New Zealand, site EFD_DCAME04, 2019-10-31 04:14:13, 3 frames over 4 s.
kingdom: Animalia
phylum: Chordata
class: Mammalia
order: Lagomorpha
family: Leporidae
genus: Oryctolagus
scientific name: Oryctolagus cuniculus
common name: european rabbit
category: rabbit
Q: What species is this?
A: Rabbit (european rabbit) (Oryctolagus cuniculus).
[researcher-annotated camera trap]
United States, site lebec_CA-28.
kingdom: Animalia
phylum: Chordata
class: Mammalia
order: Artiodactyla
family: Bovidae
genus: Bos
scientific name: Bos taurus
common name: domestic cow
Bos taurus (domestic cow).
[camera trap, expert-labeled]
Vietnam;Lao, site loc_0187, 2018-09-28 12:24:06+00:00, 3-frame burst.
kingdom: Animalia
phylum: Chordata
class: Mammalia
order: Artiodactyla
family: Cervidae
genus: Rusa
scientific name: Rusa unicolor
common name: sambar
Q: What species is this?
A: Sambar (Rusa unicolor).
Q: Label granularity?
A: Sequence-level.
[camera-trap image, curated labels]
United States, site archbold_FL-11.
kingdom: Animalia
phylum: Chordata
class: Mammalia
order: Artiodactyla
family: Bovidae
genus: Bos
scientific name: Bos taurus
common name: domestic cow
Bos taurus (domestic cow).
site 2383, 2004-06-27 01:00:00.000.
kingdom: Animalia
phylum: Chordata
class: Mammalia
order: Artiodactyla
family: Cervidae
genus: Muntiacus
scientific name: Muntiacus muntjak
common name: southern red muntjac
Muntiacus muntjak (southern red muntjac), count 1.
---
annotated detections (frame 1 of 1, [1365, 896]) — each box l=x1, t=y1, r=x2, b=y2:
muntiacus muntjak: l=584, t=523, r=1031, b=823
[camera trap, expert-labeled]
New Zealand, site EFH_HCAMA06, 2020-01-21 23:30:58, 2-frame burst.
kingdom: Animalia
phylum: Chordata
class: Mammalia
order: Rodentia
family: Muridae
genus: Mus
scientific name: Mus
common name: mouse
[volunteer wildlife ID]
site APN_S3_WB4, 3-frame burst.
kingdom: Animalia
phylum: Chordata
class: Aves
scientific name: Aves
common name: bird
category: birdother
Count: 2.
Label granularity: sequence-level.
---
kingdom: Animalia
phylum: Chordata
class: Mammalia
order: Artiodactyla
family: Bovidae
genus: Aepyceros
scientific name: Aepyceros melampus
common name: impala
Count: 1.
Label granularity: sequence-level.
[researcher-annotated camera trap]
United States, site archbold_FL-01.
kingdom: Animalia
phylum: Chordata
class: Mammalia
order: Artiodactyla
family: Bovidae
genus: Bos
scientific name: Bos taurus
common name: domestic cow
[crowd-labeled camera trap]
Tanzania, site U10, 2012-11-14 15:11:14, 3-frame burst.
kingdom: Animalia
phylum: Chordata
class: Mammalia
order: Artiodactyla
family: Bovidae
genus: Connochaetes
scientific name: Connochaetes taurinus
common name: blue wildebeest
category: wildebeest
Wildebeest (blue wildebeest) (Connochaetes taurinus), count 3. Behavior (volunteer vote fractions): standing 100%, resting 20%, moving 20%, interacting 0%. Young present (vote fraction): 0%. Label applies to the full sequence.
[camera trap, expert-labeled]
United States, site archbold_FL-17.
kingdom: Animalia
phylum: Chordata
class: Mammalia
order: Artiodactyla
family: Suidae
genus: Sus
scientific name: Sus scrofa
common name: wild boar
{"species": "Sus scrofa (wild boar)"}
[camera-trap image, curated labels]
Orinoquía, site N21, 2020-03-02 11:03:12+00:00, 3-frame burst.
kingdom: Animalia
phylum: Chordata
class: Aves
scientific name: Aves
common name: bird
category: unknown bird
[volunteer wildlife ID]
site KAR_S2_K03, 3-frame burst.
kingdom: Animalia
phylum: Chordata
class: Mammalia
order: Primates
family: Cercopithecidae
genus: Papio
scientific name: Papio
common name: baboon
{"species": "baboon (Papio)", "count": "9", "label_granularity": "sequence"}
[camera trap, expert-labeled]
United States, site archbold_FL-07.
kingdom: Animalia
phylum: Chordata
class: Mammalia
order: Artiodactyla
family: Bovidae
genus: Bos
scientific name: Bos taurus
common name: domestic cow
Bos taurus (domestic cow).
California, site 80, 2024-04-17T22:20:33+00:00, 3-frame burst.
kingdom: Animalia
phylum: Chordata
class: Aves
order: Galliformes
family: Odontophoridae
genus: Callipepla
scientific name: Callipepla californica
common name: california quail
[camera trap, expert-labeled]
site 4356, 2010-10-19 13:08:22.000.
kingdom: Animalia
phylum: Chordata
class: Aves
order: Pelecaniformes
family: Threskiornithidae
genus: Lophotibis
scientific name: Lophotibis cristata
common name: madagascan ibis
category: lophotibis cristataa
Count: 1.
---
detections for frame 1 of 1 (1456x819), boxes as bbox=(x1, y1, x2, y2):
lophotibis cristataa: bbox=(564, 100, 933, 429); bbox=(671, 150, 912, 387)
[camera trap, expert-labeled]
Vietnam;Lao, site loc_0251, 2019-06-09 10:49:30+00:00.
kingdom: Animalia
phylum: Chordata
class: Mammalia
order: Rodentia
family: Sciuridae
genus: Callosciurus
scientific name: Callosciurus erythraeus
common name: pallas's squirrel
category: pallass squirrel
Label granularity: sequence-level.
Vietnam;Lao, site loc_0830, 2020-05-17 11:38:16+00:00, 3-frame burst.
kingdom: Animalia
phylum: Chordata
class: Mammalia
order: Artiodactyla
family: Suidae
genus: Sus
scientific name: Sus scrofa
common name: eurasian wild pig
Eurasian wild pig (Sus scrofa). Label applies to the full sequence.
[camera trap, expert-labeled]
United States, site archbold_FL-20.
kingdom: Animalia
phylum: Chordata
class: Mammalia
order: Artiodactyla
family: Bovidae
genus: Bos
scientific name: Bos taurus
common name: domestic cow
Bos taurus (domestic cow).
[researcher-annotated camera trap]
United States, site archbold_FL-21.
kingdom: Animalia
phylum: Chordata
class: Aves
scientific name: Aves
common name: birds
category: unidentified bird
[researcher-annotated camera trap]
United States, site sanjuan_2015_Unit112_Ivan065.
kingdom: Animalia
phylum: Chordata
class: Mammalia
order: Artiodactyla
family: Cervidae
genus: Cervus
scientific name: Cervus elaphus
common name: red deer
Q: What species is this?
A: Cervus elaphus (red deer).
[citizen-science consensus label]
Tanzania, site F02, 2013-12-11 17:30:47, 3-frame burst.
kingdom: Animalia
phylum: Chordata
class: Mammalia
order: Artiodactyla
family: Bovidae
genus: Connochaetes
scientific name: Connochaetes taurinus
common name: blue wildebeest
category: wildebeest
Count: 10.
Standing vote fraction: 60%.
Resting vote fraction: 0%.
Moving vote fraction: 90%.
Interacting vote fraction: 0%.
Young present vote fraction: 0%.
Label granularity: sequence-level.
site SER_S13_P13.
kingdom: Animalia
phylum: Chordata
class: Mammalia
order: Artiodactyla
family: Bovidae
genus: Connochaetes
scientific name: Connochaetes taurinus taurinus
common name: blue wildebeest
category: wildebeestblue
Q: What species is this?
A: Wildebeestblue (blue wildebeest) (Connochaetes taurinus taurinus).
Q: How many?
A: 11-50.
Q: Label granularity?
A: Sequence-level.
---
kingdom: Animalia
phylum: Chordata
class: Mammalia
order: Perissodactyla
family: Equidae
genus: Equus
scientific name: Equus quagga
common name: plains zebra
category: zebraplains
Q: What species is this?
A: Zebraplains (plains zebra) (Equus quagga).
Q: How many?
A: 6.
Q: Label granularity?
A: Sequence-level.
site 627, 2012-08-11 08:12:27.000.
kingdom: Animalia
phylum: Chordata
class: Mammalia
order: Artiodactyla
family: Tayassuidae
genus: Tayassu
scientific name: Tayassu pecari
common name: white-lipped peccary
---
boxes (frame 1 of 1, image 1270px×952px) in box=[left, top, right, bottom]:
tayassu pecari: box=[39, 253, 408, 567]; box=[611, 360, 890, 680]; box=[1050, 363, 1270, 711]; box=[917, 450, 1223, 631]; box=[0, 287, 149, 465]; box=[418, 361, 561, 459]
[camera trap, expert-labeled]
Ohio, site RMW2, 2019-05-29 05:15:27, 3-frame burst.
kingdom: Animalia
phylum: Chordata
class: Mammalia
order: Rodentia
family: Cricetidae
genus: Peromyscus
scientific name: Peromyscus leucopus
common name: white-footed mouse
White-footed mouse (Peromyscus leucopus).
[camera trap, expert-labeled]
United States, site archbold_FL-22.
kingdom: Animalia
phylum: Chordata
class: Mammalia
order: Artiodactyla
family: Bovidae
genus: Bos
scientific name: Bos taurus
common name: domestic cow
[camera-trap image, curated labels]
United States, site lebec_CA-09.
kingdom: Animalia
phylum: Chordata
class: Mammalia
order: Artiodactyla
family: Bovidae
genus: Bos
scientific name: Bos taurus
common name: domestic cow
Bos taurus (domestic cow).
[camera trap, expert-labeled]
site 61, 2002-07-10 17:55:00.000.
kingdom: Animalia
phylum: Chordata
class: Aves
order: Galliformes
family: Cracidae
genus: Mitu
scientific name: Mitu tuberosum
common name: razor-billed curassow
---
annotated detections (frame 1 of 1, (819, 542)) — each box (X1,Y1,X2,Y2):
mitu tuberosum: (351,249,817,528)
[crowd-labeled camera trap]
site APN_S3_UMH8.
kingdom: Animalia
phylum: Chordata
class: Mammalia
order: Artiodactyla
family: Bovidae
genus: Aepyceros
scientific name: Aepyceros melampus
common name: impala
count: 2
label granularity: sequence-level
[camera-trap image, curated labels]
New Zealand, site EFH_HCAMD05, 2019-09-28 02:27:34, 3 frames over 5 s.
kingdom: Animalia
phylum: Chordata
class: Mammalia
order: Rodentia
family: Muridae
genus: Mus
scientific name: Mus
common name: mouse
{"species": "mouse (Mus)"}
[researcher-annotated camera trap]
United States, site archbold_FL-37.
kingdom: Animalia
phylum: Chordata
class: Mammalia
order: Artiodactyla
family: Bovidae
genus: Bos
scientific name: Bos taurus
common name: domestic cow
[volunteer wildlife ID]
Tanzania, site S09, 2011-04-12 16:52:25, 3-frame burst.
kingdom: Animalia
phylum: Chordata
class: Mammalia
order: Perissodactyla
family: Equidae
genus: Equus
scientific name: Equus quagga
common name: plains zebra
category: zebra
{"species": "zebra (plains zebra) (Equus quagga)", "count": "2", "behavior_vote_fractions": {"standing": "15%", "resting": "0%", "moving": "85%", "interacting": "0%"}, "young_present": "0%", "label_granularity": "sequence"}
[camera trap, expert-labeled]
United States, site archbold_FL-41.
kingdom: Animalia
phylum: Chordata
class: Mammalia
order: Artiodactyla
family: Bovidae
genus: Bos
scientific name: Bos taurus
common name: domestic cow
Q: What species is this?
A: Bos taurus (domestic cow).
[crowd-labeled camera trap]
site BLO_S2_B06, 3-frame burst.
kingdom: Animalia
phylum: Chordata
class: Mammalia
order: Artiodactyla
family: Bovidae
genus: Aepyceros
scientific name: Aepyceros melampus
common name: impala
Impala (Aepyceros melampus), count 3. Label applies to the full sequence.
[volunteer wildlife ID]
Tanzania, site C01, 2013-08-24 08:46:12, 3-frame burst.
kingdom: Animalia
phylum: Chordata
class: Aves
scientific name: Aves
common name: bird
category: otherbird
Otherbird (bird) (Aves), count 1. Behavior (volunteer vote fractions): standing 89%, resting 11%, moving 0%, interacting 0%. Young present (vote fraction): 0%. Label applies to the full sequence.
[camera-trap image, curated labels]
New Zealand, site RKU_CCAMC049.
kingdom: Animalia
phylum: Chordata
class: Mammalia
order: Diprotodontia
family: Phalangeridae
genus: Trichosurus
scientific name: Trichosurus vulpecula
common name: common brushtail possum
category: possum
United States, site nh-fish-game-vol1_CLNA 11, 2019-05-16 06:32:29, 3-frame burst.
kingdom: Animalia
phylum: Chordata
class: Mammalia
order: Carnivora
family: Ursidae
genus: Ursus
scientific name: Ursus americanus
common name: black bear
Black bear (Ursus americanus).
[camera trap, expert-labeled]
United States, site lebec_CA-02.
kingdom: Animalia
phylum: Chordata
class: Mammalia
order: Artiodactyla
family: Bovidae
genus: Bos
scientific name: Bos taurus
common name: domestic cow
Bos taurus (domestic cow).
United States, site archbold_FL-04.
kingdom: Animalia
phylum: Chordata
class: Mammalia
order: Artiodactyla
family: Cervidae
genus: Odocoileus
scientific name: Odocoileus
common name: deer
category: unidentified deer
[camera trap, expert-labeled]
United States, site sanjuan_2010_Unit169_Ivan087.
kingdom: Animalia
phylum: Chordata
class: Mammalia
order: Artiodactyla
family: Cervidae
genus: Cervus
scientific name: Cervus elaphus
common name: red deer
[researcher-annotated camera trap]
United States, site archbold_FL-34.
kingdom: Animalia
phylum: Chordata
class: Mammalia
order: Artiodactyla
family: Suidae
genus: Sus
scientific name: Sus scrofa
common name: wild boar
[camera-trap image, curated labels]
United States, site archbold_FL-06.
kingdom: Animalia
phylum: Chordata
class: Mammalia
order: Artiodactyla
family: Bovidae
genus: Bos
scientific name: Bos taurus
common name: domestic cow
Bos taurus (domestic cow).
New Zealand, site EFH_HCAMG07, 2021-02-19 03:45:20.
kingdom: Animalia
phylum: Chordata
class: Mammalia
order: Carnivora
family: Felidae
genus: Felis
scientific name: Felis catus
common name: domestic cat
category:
_____
* [Exercise instructions] Pull every line containing "over" from the data.

* [Problem solution]
New Zealand, site EFD_DCAME04, 2019-10-31 04:14:13, 3 frames over 4 s.
New Zealand, site EFH_HCAMD05, 2019-09-28 02:27:34, 3 frames over 5 s.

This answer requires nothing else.